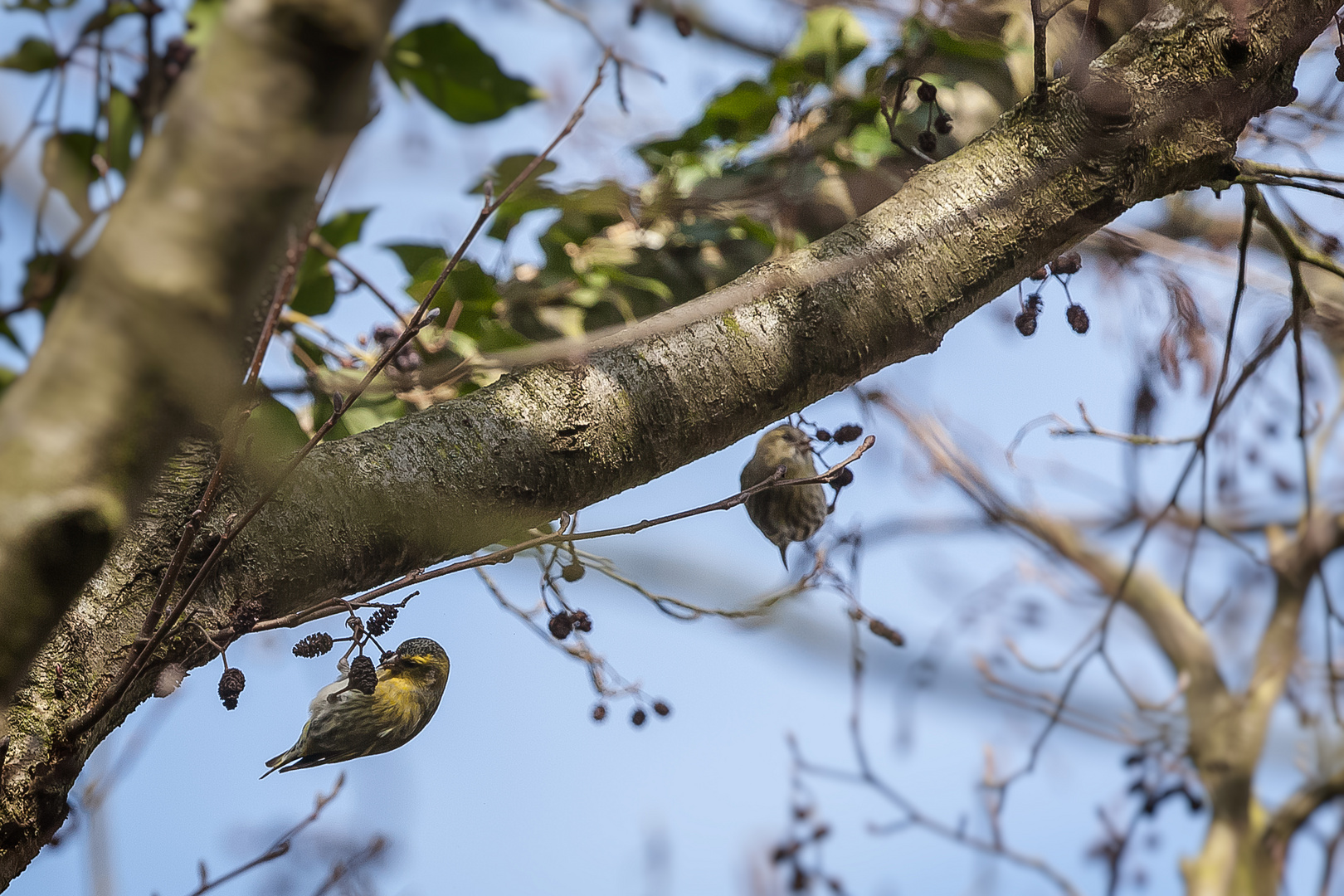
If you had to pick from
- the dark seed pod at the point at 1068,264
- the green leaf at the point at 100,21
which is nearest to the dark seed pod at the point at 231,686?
the green leaf at the point at 100,21

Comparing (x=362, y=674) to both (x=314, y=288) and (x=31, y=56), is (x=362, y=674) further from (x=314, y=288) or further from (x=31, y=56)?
(x=31, y=56)

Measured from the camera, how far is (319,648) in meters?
0.80

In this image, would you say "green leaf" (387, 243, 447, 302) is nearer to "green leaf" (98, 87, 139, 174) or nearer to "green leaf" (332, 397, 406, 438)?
"green leaf" (332, 397, 406, 438)

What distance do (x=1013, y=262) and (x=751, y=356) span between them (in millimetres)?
292

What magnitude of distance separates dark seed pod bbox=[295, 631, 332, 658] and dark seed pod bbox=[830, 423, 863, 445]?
22.9 inches

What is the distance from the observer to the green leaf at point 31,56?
143cm

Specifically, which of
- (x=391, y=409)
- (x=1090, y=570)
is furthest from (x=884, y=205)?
(x=1090, y=570)

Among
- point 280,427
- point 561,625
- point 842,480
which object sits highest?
point 280,427

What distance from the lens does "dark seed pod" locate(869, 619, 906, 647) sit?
3.81 feet

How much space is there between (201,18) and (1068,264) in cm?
147

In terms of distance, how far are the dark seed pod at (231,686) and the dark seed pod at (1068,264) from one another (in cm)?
95

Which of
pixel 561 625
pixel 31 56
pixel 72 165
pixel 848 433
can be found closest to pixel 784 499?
pixel 848 433

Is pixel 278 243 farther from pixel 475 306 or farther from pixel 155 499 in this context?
pixel 475 306

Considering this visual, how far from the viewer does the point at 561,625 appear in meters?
1.08
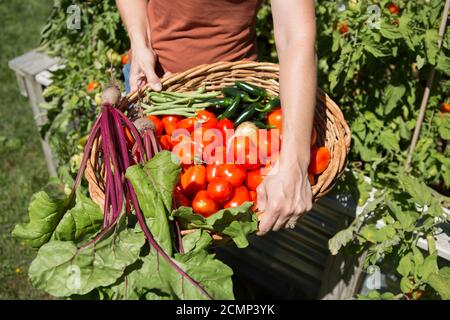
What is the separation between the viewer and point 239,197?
5.49 ft

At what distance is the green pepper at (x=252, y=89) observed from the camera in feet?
6.30

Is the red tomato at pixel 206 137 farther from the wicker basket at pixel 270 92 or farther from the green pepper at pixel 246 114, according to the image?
the wicker basket at pixel 270 92

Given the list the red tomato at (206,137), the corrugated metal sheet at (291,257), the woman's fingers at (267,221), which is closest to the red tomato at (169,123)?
the red tomato at (206,137)

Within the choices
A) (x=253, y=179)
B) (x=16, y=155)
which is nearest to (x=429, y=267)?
(x=253, y=179)

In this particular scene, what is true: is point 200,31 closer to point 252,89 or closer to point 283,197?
point 252,89

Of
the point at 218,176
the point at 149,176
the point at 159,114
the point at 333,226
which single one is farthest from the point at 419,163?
the point at 149,176

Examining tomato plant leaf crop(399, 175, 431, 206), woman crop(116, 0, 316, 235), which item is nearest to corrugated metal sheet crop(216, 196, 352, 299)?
tomato plant leaf crop(399, 175, 431, 206)

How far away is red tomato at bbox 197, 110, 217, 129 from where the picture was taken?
187 centimetres

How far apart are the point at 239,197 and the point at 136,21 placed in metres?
0.85

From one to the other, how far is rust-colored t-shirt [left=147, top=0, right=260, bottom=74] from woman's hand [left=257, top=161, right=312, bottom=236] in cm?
65

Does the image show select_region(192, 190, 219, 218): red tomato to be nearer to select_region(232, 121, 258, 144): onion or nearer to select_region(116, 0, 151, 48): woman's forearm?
select_region(232, 121, 258, 144): onion

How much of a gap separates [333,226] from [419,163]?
0.50 m
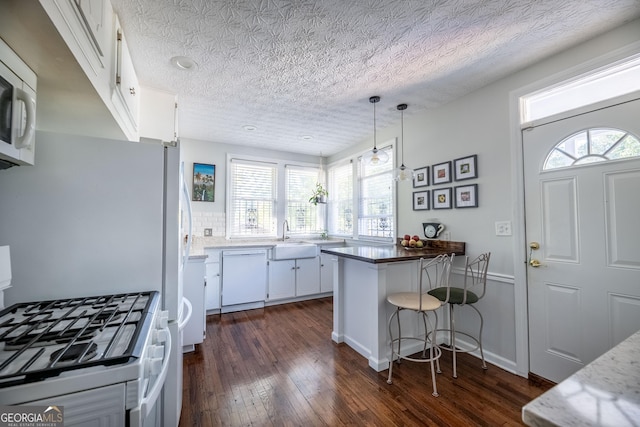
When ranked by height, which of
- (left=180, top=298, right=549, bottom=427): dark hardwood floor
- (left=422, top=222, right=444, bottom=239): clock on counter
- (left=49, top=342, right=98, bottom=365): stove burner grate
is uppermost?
(left=422, top=222, right=444, bottom=239): clock on counter

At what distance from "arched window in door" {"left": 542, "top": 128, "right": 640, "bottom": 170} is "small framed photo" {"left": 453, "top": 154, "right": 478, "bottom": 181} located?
1.76 ft

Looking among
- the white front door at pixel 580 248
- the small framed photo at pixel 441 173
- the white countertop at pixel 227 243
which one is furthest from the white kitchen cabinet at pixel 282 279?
the white front door at pixel 580 248

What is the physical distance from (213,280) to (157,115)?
2093 millimetres

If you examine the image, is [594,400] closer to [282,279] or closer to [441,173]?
[441,173]

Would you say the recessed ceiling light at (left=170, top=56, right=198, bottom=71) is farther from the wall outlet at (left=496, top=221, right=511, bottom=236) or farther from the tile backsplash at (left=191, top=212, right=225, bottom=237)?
the wall outlet at (left=496, top=221, right=511, bottom=236)

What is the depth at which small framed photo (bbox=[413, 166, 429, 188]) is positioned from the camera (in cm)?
291

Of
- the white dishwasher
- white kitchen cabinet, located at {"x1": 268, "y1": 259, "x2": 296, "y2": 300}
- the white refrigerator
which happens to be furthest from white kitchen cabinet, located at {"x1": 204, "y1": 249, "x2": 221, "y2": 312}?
the white refrigerator

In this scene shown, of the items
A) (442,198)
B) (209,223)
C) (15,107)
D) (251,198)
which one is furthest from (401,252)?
(209,223)

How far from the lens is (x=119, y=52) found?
155 cm

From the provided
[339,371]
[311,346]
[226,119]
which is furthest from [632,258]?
[226,119]

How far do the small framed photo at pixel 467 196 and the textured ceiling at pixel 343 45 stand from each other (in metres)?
0.95

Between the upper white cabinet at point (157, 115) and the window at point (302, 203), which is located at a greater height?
the upper white cabinet at point (157, 115)

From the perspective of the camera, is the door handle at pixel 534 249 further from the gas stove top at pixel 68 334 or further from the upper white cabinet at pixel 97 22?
the upper white cabinet at pixel 97 22

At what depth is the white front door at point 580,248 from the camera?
1630mm
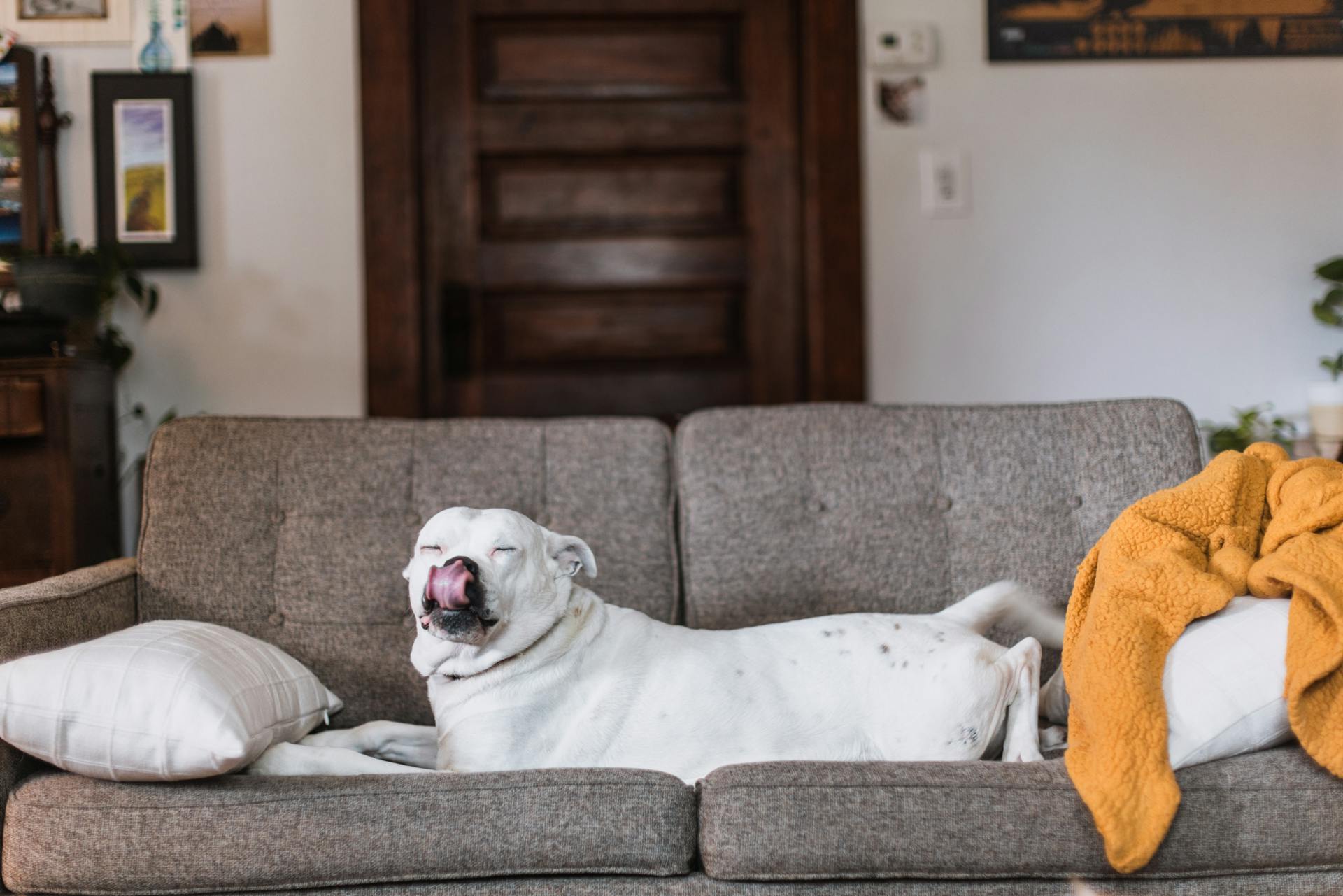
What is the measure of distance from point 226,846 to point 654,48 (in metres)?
2.32

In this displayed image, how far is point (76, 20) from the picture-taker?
279 centimetres

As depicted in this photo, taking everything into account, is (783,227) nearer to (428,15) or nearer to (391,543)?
(428,15)

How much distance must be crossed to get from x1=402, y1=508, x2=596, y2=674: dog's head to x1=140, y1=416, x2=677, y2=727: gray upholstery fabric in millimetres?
332

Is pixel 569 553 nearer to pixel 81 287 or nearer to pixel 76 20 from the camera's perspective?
pixel 81 287

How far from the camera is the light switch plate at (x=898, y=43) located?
287cm

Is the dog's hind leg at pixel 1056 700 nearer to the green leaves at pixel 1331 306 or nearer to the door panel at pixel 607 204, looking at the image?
the door panel at pixel 607 204

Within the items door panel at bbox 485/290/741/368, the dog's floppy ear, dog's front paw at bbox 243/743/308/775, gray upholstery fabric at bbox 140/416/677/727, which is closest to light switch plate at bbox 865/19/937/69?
door panel at bbox 485/290/741/368

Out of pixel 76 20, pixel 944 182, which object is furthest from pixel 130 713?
pixel 944 182

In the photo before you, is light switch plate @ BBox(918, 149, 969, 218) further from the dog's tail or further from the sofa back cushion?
the dog's tail

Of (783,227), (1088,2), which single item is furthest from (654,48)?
(1088,2)

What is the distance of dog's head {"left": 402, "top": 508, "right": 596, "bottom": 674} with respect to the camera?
4.54ft

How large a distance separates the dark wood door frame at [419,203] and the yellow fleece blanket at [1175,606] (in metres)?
1.38

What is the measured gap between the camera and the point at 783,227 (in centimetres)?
297

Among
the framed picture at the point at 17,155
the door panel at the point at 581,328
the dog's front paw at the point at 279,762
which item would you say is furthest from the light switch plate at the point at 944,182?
the framed picture at the point at 17,155
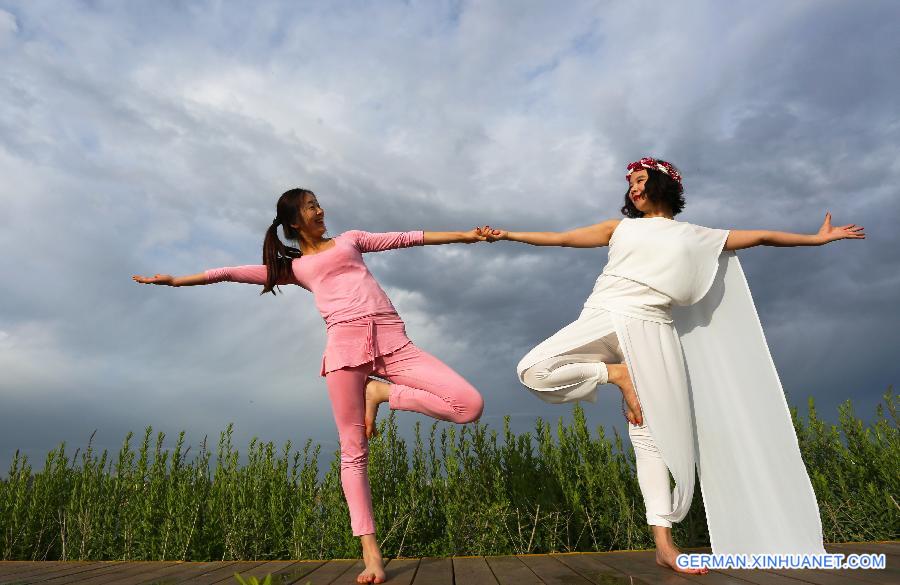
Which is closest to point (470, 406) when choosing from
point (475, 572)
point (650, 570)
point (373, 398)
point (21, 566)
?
point (373, 398)

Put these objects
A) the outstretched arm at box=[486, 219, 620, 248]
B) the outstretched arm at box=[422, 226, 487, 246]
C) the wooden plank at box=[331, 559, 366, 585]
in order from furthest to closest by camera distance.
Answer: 1. the outstretched arm at box=[422, 226, 487, 246]
2. the outstretched arm at box=[486, 219, 620, 248]
3. the wooden plank at box=[331, 559, 366, 585]

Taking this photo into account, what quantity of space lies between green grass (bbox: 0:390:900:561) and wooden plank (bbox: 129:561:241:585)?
2.78 ft

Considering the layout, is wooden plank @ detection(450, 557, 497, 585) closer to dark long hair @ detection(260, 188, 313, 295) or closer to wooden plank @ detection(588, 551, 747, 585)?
wooden plank @ detection(588, 551, 747, 585)

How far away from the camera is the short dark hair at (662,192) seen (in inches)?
148

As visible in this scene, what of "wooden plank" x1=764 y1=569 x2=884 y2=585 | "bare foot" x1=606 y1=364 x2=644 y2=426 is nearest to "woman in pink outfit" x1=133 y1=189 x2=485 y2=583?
"bare foot" x1=606 y1=364 x2=644 y2=426

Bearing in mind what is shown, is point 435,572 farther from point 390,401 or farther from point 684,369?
point 684,369

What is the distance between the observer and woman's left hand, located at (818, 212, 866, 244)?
3555 millimetres

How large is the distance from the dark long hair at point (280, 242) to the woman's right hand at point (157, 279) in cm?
72

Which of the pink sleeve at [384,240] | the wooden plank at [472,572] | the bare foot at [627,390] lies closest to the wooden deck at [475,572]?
the wooden plank at [472,572]

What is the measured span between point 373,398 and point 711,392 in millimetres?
2043

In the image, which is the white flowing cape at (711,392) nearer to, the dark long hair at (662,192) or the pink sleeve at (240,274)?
the dark long hair at (662,192)

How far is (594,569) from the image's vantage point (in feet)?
10.9

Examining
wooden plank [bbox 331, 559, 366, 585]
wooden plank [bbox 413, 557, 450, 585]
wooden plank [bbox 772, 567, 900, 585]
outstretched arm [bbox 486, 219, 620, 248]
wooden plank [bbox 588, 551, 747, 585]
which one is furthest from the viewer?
outstretched arm [bbox 486, 219, 620, 248]

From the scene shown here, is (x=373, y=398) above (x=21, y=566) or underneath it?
above
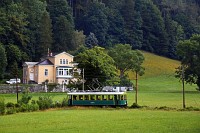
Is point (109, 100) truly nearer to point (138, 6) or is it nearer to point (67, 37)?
point (67, 37)

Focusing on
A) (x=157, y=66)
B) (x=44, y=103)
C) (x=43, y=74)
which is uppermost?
(x=157, y=66)

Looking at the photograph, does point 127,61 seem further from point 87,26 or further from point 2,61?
point 87,26

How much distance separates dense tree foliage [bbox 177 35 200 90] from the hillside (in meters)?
19.7

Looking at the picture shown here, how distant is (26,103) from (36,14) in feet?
200

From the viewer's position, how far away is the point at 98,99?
53375mm

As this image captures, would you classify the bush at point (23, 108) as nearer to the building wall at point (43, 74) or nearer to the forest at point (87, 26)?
the forest at point (87, 26)

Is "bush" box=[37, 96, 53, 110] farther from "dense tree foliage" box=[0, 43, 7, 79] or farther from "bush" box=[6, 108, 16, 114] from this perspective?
"dense tree foliage" box=[0, 43, 7, 79]

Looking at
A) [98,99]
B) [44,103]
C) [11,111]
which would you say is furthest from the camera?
[98,99]

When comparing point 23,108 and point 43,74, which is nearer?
point 23,108

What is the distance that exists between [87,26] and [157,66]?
22.4 m

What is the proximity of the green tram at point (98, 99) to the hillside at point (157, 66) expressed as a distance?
53.3m

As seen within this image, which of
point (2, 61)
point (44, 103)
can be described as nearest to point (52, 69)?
point (2, 61)

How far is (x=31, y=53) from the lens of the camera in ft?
335

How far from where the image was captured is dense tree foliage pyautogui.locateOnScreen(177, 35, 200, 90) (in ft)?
279
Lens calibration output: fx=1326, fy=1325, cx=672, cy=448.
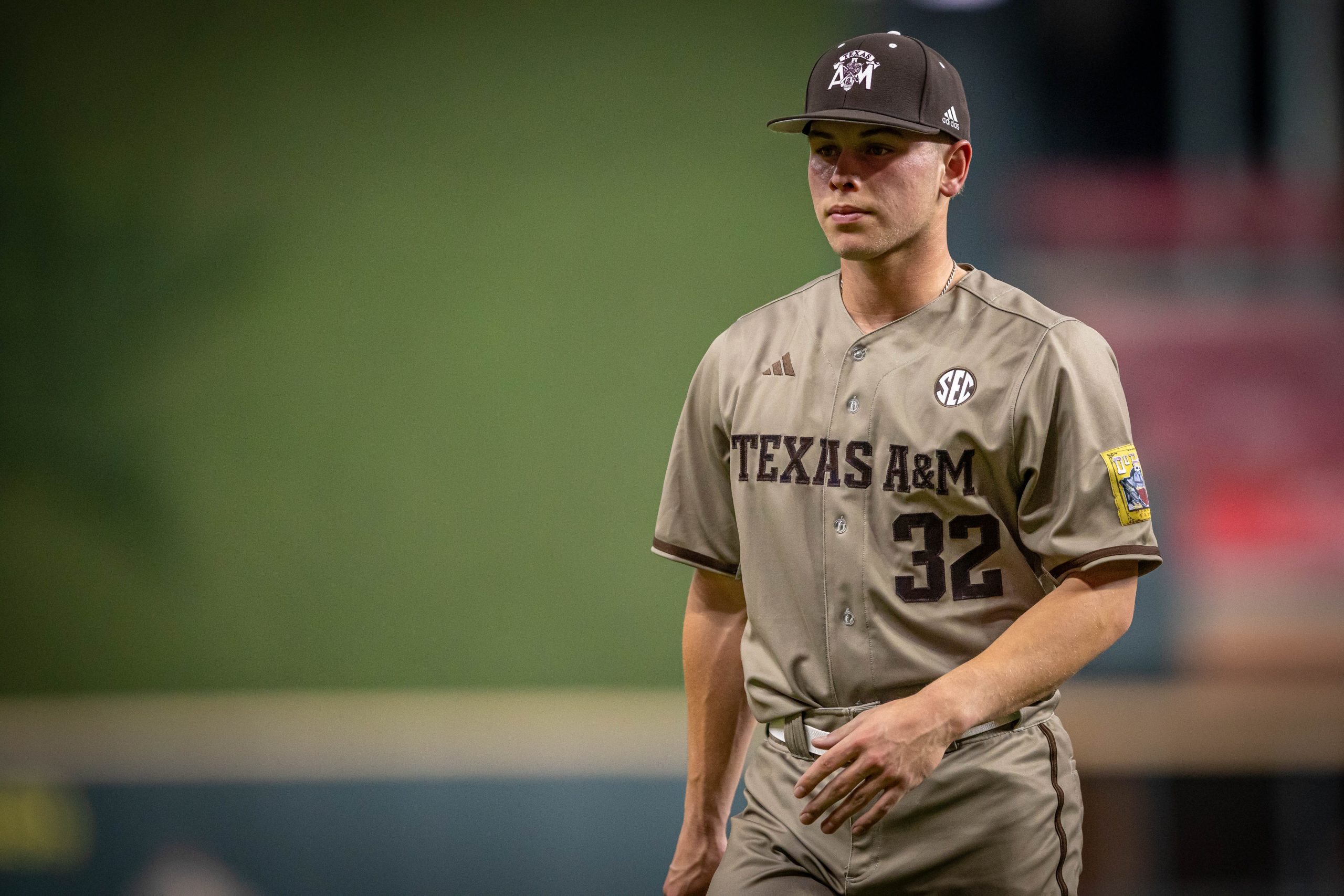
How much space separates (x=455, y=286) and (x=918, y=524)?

━━━━━━━━━━━━━━━━━━━━

> _Objective_: Reproduce the material verbatim, starting at the line containing "How far from where" and continuing through the final line of the material, with both ends included. Leave the pictures out of your answer.

> _Answer to this exercise_:
How far from where the image was captured is dense tree foliage pyautogui.locateOnScreen(177, 35, 200, 90) (in ft)?
279
Lens calibration output: fx=1326, fy=1325, cx=672, cy=448.
How much space separates (x=455, y=286) and (x=918, y=524)?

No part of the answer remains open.